[Consigne] Modifiez l'extrait sur les médias étudiants en recopiant la partie qui s'ouvre sur les mots « Ça sent la rentrée… » et se ferme sur « sur le campus. », où « journaux » doit être remplacé par « publications ».

[Extrait à lire]
══════════════════════════════

Ça sent la rentrée… Pourquoi ne pas vous entretenir aujourd’hui de médias étudiants?
Les stations de radio des cégeps et universités, tout comme leurs journaux, sont l’une des meilleures écoles pour apprendre le métier, car on est tout de suite immergé dans le bain.
Des années plus tard, nombreux sont les journalistes professionnels qui conservent un bon souvenir de leur passage dans un média sur le campus.
C’est là qu’on apprend sur le tas, bien qu’on ait des croûtes à manger jusqu’à la retraite à mon avis. C’est là qu’on commet des erreurs parfois bêtes, parfois assorties d’une grande leçon, même si de devenir un « professionnel » ne nous met pas à l’abri des bourdes.
Surtout, démodée l’idée que les médias étudiants sont inintéressants. De plus en plus, ces apprentis-reporters réalisent des reportages qui ont parfois l’étoffe de ceux qu’on retrouve dans les médias professionnels. Il est déjà arrivé, d’ailleurs, que ces derniers s’inspirent de ce que font les étudiants, voire que leurs histoires donnent lieu à des reportages défrayant la « vraie » manchette.

══════════════════════════════

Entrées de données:
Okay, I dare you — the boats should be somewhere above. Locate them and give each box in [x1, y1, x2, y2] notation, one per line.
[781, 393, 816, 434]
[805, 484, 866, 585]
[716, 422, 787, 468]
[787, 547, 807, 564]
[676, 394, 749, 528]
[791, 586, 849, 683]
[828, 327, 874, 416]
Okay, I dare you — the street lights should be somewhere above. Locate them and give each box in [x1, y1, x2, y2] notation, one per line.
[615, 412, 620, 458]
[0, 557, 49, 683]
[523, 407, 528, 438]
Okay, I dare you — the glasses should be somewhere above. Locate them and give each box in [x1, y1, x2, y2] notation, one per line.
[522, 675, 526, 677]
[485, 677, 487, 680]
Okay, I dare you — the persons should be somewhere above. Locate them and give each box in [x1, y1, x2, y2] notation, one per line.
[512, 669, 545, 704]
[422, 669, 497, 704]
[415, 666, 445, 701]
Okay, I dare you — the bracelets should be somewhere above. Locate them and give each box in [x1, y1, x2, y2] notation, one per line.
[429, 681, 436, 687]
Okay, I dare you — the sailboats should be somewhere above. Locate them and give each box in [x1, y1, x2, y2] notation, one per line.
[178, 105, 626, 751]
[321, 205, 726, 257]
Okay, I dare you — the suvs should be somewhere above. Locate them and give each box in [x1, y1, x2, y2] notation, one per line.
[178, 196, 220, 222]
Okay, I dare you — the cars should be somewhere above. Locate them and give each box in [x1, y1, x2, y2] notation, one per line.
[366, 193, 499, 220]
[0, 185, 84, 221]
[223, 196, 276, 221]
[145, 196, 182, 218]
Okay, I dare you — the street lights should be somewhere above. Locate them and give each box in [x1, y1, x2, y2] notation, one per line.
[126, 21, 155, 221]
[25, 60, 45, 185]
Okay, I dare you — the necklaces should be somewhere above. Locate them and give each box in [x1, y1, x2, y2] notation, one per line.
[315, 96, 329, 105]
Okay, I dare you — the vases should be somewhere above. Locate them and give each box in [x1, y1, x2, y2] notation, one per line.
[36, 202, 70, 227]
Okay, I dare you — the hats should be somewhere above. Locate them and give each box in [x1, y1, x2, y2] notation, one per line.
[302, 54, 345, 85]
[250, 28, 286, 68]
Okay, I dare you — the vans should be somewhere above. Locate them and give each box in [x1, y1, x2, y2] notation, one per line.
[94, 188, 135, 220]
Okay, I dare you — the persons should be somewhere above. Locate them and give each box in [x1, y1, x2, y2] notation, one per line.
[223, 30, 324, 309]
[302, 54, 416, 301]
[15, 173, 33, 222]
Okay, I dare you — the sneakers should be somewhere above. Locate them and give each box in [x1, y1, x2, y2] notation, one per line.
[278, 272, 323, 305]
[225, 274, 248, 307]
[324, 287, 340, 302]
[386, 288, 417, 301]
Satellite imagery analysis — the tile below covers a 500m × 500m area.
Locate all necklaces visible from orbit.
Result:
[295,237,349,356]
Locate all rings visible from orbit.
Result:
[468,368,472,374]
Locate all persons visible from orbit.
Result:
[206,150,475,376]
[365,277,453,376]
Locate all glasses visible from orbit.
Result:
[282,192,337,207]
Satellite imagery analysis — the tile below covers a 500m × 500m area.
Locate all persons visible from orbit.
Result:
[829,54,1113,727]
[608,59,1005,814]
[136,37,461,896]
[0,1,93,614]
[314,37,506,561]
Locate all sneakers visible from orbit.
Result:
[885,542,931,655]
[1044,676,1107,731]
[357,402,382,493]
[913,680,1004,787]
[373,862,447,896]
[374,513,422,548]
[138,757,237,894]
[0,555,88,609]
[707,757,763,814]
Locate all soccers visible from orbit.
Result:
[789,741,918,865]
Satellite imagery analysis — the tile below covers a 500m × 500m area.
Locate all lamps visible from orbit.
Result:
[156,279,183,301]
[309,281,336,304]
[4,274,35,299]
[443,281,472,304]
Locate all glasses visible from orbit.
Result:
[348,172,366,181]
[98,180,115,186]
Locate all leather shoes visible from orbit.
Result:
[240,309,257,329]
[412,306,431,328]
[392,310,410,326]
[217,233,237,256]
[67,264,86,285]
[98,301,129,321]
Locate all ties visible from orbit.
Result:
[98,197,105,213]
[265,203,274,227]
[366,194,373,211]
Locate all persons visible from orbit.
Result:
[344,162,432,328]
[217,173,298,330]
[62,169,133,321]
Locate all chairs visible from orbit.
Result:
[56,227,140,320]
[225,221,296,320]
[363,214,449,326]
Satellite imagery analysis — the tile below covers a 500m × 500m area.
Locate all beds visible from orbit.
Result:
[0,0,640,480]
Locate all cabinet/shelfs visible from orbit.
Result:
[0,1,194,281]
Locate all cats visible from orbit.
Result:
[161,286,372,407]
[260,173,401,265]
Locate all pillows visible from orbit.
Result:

══════════════════════════════

[Solution proposée]
Ça sent la rentrée… Pourquoi ne pas vous entretenir aujourd’hui de médias étudiants?
Les stations de radio des cégeps et universités, tout comme leurs publications, sont l’une des meilleures écoles pour apprendre le métier, car on est tout de suite immergé dans le bain.
Des années plus tard, nombreux sont les journalistes professionnels qui conservent un bon souvenir de leur passage dans un média sur le campus.